In order to use QIM correctly, we need to know the value range of each hyperparameter for a certain DL algorithm. We propose a way named tentatively search(TS) to decide the value ranges of the hyperparameters. As shown in Fig. 3, we iteratively decrease or increase the value of a parameter by a certain step-size while keep the values of all other parameters fixed and measure the performance. When we increase the value of the hyperparameter again and again until the gradient between the last two points achieves zero like CD shows, we choose the value of the hyperparameter corresponds to point C as the upper bound of the parameter. Another case is that DL algorithm fails to run successfully when we increase or decrease the value of the parameter further. It indicates that we already find the upper or lower bound of the hyperparameter in the previous try. In summary, we can find the bounds of the hyperparameters in either case.

3.3 QIM

We now turn to describe QIM in detail. We first describe the hyperparameters used in this study. The common hyperparameters used for all four types experiments include base_lr, momentum, weight_decay and gamma. The hyperparameter power is only used for lenet-cifar10 and lenet-mnist, and stepsize only for auto-cifar10 and auto-mnist. Since $$4 \times 1<5< 4 \times 2$$, we use the $$N=8$$ PB design as showed in Table 1 and we have two dummy parameters. To improve the confidence of QIM, we design 16-run trails instead of the 8-run one proposed by PB design. This is achieved by adding a mirroring line for each line in Table 1. For each type of experiment, we run 16 trails with different hyperparamenters settings corresponding to PB matrix. Then the importance of each hyperparameter is computed by using Eq. (1).

> DATA RECORDS:
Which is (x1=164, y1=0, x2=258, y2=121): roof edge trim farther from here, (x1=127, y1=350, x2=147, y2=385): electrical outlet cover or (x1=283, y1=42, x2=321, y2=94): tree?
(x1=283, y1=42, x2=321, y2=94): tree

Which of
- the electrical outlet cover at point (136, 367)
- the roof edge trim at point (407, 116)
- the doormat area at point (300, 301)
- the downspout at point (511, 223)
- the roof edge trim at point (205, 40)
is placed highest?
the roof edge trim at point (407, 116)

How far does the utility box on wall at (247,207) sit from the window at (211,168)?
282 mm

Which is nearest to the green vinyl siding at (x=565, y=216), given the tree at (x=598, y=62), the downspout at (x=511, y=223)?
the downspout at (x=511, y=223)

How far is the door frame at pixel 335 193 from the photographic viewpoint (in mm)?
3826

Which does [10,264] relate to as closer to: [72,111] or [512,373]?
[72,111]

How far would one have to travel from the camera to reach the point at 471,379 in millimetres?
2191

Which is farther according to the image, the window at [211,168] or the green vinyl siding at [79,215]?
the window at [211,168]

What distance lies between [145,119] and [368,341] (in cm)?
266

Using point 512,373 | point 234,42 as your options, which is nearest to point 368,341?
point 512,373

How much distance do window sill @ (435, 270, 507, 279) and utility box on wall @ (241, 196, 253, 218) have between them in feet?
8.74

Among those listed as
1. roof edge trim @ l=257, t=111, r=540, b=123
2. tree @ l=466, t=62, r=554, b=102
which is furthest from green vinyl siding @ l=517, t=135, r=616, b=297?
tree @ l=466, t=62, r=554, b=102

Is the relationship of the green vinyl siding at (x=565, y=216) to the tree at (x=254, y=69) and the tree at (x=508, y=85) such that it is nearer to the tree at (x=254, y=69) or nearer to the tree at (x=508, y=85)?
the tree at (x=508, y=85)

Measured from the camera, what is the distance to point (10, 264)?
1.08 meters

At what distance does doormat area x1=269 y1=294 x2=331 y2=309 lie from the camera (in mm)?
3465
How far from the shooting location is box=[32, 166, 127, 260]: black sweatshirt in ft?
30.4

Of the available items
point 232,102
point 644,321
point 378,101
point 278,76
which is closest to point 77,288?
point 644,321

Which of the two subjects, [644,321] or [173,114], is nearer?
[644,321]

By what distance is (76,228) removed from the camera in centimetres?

> GIVEN REQUEST 1:
According to the hyperparameter text, which hyperparameter is used only for auto-cifar10 and auto-mnist?
> GIVEN REQUEST 2:
Using the hyperparameter text, explain why 16-run trials are designed in place of the 8-run design and how the extra runs are produced.
> GIVEN REQUEST 3:
Say whether each statement agrees with the hyperparameter text. Answer yes or no, and quote the deciding words.
(a) Momentum is one of the hyperparameters common to all four types of experiments.
(b) The hyperparameter power is used for auto-mnist.
(c) In tentatively search, all parameters are changed at the same time.
The records were taken from a different source than the text.

> TASK RESULT 1:
Stepsize is used only for auto-cifar10 and auto-mnist.

> TASK RESULT 2:
The 16-run trials are designed to improve the confidence of QIM. They are produced by adding a mirroring line for each line in Table 1 of the PB design.

> TASK RESULT 3:
(a) Yes: "The common hyperparameters used for all four types experiments include base_lr, momentum, weight_decay and gamma."
(b) No: "The hyperparameter power is only used for lenet-cifar10 and lenet-mnist"
(c) No: "while keep the values of all other parameters fixed"